*INSTRUCTIONS TO FOLLOW*.
The entire listing below is to be reproduced exactly.
── DATA TO PROCESS
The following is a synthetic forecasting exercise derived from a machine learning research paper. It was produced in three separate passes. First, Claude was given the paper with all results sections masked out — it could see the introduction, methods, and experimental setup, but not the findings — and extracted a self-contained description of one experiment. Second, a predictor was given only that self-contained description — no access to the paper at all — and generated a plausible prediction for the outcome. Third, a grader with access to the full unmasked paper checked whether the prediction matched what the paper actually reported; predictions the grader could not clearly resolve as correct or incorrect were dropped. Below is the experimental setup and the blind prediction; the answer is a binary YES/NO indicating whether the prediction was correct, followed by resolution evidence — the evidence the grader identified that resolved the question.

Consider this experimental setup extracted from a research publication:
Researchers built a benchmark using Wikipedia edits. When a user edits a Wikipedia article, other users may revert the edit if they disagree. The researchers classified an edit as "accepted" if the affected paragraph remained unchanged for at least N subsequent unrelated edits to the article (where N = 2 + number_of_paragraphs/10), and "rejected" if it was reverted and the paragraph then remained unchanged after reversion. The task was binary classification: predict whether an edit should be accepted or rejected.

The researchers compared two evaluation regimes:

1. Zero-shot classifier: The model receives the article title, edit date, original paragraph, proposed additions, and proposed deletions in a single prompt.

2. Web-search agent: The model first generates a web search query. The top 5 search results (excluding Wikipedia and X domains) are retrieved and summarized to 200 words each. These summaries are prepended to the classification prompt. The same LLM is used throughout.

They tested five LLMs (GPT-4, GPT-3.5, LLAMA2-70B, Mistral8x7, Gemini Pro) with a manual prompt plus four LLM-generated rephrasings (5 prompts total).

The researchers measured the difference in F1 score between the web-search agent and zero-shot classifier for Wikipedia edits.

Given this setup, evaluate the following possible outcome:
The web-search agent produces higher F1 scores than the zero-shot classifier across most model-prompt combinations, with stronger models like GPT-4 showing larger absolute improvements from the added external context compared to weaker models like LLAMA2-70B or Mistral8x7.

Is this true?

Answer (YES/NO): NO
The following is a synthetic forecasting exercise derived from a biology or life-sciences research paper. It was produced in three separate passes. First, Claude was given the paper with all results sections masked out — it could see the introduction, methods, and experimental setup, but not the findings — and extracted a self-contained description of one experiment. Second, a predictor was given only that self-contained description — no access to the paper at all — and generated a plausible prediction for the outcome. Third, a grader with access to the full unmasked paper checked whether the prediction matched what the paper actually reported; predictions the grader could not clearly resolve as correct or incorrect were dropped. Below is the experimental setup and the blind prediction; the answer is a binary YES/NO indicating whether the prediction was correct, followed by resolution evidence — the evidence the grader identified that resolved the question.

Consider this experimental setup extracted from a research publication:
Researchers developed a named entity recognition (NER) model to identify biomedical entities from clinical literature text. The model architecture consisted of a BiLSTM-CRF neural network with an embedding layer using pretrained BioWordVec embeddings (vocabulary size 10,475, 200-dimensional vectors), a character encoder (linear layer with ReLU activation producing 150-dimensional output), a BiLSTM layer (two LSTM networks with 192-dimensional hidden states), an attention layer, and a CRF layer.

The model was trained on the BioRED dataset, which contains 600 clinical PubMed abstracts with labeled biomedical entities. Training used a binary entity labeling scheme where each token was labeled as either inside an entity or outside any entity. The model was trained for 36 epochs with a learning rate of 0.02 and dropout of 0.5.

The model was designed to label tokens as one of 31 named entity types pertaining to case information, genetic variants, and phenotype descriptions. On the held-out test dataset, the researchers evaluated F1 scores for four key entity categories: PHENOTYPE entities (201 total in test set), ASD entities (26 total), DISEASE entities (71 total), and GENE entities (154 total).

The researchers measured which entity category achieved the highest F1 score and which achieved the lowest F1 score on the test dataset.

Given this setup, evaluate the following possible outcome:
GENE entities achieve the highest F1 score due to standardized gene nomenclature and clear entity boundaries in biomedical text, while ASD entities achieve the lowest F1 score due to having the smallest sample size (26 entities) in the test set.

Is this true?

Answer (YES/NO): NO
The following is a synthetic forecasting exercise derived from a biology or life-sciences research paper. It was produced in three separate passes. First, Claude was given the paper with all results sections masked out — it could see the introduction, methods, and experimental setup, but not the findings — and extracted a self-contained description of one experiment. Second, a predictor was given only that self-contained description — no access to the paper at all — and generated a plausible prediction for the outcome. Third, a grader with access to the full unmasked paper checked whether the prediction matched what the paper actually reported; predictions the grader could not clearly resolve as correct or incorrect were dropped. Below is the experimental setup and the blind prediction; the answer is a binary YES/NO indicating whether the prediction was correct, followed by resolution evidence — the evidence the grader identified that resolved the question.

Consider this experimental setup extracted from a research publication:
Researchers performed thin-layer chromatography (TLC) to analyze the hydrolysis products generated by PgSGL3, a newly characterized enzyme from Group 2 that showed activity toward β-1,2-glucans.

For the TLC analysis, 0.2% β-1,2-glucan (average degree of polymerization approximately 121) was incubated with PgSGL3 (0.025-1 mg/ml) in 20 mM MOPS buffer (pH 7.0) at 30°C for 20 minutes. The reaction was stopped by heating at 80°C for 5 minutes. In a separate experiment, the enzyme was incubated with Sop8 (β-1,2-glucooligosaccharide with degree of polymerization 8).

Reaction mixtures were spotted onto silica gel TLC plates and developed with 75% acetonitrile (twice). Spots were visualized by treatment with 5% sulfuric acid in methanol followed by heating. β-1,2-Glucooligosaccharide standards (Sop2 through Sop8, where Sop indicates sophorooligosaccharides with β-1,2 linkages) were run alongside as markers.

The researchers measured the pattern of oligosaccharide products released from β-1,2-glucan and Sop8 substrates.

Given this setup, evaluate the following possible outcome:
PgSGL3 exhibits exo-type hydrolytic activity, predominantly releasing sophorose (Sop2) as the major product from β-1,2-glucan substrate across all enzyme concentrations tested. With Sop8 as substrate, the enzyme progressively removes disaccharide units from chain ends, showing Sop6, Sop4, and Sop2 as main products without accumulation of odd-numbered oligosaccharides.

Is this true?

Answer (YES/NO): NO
────
*COMPLETED EXERCISE*.
The following is a synthetic forecasting exercise derived from a machine learning research paper. It was produced in three separate passes. First, Claude was given the paper with all results sections masked out — it could see the introduction, methods, and experimental setup, but not the findings — and extracted a self-contained description of one experiment. Second, a predictor was given only that self-contained description — no access to the paper at all — and generated a plausible prediction for the outcome. Third, a grader with access to the full unmasked paper checked whether the prediction matched what the paper actually reported; predictions the grader could not clearly resolve as correct or incorrect were dropped. Below is the experimental setup and the blind prediction; the answer is a binary YES/NO indicating whether the prediction was correct, followed by resolution evidence — the evidence the grader identified that resolved the question.

Consider this experimental setup extracted from a research publication:
Researchers built a benchmark using Wikipedia edits. When a user edits a Wikipedia article, other users may revert the edit if they disagree. The researchers classified an edit as "accepted" if the affected paragraph remained unchanged for at least N subsequent unrelated edits to the article (where N = 2 + number_of_paragraphs/10), and "rejected" if it was reverted and the paragraph then remained unchanged after reversion. The task was binary classification: predict whether an edit should be accepted or rejected.

The researchers compared two evaluation regimes:

1. Zero-shot classifier: The model receives the article title, edit date, original paragraph, proposed additions, and proposed deletions in a single prompt.

2. Web-search agent: The model first generates a web search query. The top 5 search results (excluding Wikipedia and X domains) are retrieved and summarized to 200 words each. These summaries are prepended to the classification prompt. The same LLM is used throughout.

They tested five LLMs (GPT-4, GPT-3.5, LLAMA2-70B, Mistral8x7, Gemini Pro) with a manual prompt plus four LLM-generated rephrasings (5 prompts total).

The researchers measured the difference in F1 score between the web-search agent and zero-shot classifier for Wikipedia edits.

Given this setup, evaluate the following possible outcome:
The web-search agent produces higher F1 scores than the zero-shot classifier across most model-prompt combinations, with stronger models like GPT-4 showing larger absolute improvements from the added external context compared to weaker models like LLAMA2-70B or Mistral8x7.

Is this true?

Answer (YES/NO): NO
The following is a synthetic forecasting exercise derived from a biology or life-sciences research paper. It was produced in three separate passes. First, Claude was given the paper with all results sections masked out — it could see the introduction, methods, and experimental setup, but not the findings — and extracted a self-contained description of one experiment. Second, a predictor was given only that self-contained description — no access to the paper at all — and generated a plausible prediction for the outcome. Third, a grader with access to the full unmasked paper checked whether the prediction matched what the paper actually reported; predictions the grader could not clearly resolve as correct or incorrect were dropped. Below is the experimental setup and the blind prediction; the answer is a binary YES/NO indicating whether the prediction was correct, followed by resolution evidence — the evidence the grader identified that resolved the question.

Consider this experimental setup extracted from a research publication:
Researchers developed a named entity recognition (NER) model to identify biomedical entities from clinical literature text. The model architecture consisted of a BiLSTM-CRF neural network with an embedding layer using pretrained BioWordVec embeddings (vocabulary size 10,475, 200-dimensional vectors), a character encoder (linear layer with ReLU activation producing 150-dimensional output), a BiLSTM layer (two LSTM networks with 192-dimensional hidden states), an attention layer, and a CRF layer.

The model was trained on the BioRED dataset, which contains 600 clinical PubMed abstracts with labeled biomedical entities. Training used a binary entity labeling scheme where each token was labeled as either inside an entity or outside any entity. The model was trained for 36 epochs with a learning rate of 0.02 and dropout of 0.5.

The model was designed to label tokens as one of 31 named entity types pertaining to case information, genetic variants, and phenotype descriptions. On the held-out test dataset, the researchers evaluated F1 scores for four key entity categories: PHENOTYPE entities (201 total in test set), ASD entities (26 total), DISEASE entities (71 total), and GENE entities (154 total).

The researchers measured which entity category achieved the highest F1 score and which achieved the lowest F1 score on the test dataset.

Given this setup, evaluate the following possible outcome:
GENE entities achieve the highest F1 score due to standardized gene nomenclature and clear entity boundaries in biomedical text, while ASD entities achieve the lowest F1 score due to having the smallest sample size (26 entities) in the test set.

Is this true?

Answer (YES/NO): NO
The following is a synthetic forecasting exercise derived from a biology or life-sciences research paper. It was produced in three separate passes. First, Claude was given the paper with all results sections masked out — it could see the introduction, methods, and experimental setup, but not the findings — and extracted a self-contained description of one experiment. Second, a predictor was given only that self-contained description — no access to the paper at all — and generated a plausible prediction for the outcome. Third, a grader with access to the full unmasked paper checked whether the prediction matched what the paper actually reported; predictions the grader could not clearly resolve as correct or incorrect were dropped. Below is the experimental setup and the blind prediction; the answer is a binary YES/NO indicating whether the prediction was correct, followed by resolution evidence — the evidence the grader identified that resolved the question.

Consider this experimental setup extracted from a research publication:
Researchers performed thin-layer chromatography (TLC) to analyze the hydrolysis products generated by PgSGL3, a newly characterized enzyme from Group 2 that showed activity toward β-1,2-glucans.

For the TLC analysis, 0.2% β-1,2-glucan (average degree of polymerization approximately 121) was incubated with PgSGL3 (0.025-1 mg/ml) in 20 mM MOPS buffer (pH 7.0) at 30°C for 20 minutes. The reaction was stopped by heating at 80°C for 5 minutes. In a separate experiment, the enzyme was incubated with Sop8 (β-1,2-glucooligosaccharide with degree of polymerization 8).

Reaction mixtures were spotted onto silica gel TLC plates and developed with 75% acetonitrile (twice). Spots were visualized by treatment with 5% sulfuric acid in methanol followed by heating. β-1,2-Glucooligosaccharide standards (Sop2 through Sop8, where Sop indicates sophorooligosaccharides with β-1,2 linkages) were run alongside as markers.

The researchers measured the pattern of oligosaccharide products released from β-1,2-glucan and Sop8 substrates.

Given this setup, evaluate the following possible outcome:
PgSGL3 exhibits exo-type hydrolytic activity, predominantly releasing sophorose (Sop2) as the major product from β-1,2-glucan substrate across all enzyme concentrations tested. With Sop8 as substrate, the enzyme progressively removes disaccharide units from chain ends, showing Sop6, Sop4, and Sop2 as main products without accumulation of odd-numbered oligosaccharides.

Is this true?

Answer (YES/NO): NO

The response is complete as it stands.